Setting: Six o’clock in the morning (on a Saturday). Pitch dark outside. Four-year-old is wide awake. Meanwhile, my husband and I—along with the two-year-old—are still deluding ourselves into thinking we get to sleep in on Saturday.
I awaken to the sound of my son attempting to turn off the plug-in nightlight we keep in our bedroom. I say nothing…secretly hoping he’ll meander back to bed and think better of this ridiculous early-wakeup scheme.
My husband stirs awake, and feels compelled to say something: “Son, make sure you turn on the bathroom light before you turn off the nightlight. It’s pretty dark in here.” (*Note: I probably would have gone with something more along the lines of “Go back to bed, Son.” My fault for not speaking. Not that it would have mattered.)
Son says nothing.
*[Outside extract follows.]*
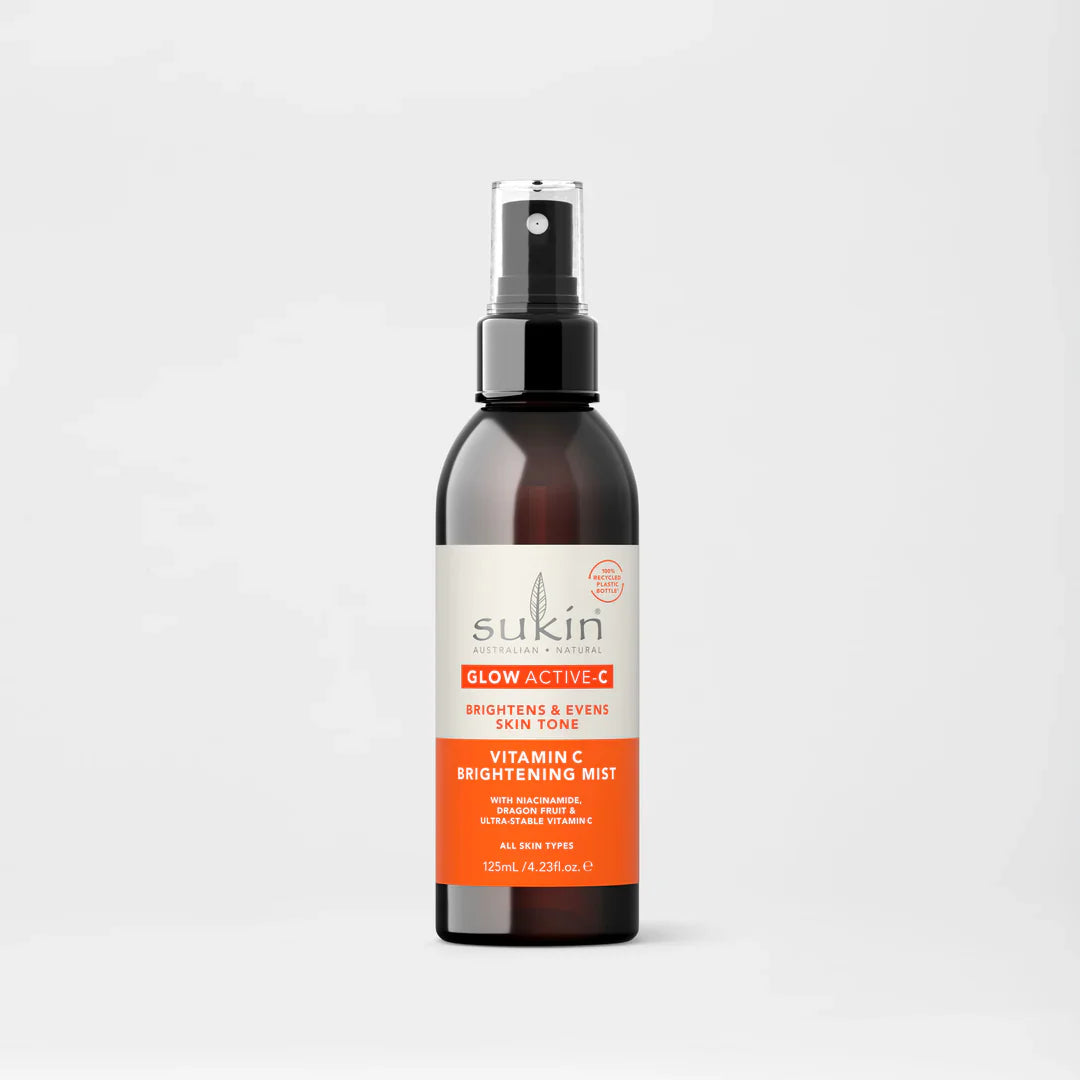 VITAMIN C BRIGHTENING MIST | GLOW ACTIVE-C | 125 ML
Still fidgeting with the nightlight, trying to find the switch.
Husband: “Make sure you turn on the bathroom light before you turn off the nightlight.”
Son (in a tone of voice that’s as serious as the day is long): “I can’t see a thing.”
Me: Giggling into the pillow. (Gotta laugh or I’ll cry. Not a fan of 6 AM.)
Husband (clearly not seeing the humor in the situation): “Son…You need to turn on the bathroom light.”
Son: “Well, how do you expect me to do that, Dad?… I. Can’t. See. A. Thing.
Two-year-old: Raging squeal of a prematurely-awakened toddler, the wrath of which Hell hath no fury to replicate.
And we’re up…
Addendum: Now five hours later, I’m finally coherent enough to document this riveting story. My son (the four-year-old) is folding laundry. I’m telling you, the kid’s a machine…Starting to question if he’s actually human.